◆ **YOUR GOAL**
Please count the lines in the items below that contain the string "instances", matching case exactly, and give only the number.
<<<<
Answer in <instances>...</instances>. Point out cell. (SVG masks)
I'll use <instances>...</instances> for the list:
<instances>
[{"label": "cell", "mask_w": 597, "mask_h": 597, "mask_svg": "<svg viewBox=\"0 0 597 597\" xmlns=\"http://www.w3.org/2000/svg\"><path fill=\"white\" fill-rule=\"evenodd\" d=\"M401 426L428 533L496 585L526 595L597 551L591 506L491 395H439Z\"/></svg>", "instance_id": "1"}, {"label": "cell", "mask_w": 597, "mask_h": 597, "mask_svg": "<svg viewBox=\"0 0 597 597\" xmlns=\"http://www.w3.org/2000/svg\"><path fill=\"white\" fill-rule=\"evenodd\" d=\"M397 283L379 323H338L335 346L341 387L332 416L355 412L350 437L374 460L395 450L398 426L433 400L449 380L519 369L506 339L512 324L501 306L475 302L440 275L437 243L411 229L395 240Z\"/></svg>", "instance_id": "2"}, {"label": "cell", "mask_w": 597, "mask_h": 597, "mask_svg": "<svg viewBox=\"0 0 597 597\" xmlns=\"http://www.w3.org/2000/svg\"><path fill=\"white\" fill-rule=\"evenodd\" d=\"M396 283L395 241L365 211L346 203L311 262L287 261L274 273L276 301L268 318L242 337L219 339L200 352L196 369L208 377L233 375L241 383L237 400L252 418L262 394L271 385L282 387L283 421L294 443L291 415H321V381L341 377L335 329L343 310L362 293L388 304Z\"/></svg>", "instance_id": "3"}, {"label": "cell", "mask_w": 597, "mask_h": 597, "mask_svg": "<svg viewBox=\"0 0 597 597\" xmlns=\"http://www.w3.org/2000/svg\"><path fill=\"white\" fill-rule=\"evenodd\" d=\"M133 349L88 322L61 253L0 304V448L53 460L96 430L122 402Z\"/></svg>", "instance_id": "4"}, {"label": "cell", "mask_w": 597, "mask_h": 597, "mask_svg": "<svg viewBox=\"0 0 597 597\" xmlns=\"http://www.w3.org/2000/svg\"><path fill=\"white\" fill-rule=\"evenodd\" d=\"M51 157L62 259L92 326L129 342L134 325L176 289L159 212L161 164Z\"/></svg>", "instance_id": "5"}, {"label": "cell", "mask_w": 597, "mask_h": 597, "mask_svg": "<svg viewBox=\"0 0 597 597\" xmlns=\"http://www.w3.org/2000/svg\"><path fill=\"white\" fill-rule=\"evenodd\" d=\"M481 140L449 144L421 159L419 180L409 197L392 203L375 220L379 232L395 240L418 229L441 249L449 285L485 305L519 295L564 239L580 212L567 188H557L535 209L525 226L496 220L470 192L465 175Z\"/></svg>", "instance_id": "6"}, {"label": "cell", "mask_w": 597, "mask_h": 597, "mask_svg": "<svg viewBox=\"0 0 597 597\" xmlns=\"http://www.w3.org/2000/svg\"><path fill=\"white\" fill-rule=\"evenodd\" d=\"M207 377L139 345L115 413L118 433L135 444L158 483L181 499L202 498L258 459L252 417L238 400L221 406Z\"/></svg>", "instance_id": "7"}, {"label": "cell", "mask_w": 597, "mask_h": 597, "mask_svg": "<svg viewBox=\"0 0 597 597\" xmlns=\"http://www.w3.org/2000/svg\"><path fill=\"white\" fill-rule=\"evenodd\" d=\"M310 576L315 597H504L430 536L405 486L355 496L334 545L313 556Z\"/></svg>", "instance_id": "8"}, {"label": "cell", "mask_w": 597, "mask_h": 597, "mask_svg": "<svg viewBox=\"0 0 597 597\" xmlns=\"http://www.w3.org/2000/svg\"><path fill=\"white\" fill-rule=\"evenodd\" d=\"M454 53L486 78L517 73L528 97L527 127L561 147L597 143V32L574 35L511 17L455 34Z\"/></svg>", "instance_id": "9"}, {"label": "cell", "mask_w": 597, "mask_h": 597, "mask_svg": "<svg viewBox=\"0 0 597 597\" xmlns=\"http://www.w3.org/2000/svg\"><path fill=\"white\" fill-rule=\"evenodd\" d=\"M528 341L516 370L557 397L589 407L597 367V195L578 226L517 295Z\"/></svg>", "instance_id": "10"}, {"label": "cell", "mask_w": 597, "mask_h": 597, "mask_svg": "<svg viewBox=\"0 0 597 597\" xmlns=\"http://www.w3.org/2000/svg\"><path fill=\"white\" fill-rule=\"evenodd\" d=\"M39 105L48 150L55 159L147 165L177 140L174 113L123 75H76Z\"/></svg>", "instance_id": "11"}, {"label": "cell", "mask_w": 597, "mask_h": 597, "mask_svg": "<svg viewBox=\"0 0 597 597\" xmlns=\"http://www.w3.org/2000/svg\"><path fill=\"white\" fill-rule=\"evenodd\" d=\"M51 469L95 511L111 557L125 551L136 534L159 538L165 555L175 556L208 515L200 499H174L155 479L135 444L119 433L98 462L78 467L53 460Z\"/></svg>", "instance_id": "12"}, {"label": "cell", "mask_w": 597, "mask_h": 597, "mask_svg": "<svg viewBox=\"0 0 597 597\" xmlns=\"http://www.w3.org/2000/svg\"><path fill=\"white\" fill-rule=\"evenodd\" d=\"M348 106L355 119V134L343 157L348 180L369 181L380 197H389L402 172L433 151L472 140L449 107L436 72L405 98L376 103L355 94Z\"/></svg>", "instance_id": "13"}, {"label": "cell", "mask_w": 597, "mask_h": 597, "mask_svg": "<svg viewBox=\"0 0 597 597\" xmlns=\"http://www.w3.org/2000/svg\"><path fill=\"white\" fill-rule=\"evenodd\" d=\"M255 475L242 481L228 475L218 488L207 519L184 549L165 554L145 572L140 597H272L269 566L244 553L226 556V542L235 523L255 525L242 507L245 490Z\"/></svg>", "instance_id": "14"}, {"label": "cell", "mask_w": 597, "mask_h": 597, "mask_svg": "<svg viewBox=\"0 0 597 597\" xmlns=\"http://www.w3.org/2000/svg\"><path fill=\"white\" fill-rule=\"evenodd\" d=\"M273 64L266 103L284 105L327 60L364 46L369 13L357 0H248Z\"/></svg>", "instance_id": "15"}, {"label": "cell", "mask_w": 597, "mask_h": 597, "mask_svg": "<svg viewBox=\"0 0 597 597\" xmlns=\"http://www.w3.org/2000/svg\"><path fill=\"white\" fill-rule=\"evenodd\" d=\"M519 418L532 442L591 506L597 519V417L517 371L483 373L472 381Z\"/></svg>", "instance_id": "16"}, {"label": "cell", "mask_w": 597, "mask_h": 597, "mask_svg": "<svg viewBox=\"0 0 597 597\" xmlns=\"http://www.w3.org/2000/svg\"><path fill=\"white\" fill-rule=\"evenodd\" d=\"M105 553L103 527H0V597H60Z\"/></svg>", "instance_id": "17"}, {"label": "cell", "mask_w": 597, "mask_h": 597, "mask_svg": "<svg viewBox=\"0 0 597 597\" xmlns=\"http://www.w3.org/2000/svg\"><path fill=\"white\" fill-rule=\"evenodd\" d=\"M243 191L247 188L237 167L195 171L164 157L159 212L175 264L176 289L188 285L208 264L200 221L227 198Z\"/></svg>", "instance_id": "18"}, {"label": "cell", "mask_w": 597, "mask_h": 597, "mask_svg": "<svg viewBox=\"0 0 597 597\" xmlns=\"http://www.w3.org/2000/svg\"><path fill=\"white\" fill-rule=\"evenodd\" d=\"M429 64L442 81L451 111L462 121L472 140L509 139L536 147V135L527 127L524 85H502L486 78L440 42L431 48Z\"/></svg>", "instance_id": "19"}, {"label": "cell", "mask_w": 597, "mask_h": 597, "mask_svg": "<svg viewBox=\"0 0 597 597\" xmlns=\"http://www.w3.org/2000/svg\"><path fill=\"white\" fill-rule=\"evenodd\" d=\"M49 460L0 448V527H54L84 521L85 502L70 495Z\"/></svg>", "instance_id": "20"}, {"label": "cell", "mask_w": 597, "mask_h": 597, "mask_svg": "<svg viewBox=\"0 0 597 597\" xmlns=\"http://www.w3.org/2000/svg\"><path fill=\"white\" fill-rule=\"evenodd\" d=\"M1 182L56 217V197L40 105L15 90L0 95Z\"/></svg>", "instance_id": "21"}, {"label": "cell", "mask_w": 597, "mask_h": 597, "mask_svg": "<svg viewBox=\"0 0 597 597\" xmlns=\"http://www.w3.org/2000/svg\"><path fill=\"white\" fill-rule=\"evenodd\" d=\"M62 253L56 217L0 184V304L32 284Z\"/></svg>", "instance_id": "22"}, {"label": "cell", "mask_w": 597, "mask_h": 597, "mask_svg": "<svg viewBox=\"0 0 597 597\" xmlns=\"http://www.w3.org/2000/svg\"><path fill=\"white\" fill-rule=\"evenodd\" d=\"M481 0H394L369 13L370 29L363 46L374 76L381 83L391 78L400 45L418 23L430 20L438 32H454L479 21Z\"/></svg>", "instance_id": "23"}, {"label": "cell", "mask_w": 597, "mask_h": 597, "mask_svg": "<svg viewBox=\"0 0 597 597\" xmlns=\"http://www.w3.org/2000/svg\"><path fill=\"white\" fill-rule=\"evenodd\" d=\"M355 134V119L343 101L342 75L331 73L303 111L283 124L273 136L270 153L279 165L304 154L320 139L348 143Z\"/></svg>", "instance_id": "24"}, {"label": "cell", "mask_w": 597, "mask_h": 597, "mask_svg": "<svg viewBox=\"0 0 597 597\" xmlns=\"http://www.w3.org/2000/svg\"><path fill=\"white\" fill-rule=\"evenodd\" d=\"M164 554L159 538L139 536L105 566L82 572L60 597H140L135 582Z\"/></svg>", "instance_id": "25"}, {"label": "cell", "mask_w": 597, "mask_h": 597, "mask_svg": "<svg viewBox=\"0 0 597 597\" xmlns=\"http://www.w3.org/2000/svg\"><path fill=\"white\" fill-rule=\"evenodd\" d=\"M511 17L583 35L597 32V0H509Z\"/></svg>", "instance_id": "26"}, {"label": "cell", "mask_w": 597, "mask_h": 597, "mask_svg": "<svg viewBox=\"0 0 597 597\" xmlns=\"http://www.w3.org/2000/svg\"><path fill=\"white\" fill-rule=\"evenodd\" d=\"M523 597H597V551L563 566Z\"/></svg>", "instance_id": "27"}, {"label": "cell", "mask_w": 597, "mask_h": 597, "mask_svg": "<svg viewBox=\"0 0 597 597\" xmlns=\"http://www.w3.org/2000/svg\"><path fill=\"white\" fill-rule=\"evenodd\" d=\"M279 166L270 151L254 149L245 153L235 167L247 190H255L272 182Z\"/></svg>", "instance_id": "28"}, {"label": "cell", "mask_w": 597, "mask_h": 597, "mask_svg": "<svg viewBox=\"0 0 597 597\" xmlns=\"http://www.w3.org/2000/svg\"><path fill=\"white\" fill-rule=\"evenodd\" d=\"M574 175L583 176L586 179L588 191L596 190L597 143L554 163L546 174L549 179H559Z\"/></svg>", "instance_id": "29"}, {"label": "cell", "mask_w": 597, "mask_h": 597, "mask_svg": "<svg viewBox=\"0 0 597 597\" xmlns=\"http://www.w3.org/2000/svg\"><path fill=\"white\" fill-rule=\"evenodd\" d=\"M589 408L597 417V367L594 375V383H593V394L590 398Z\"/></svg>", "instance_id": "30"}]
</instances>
>>>>
◆ **SOLUTION TO THE PROBLEM**
4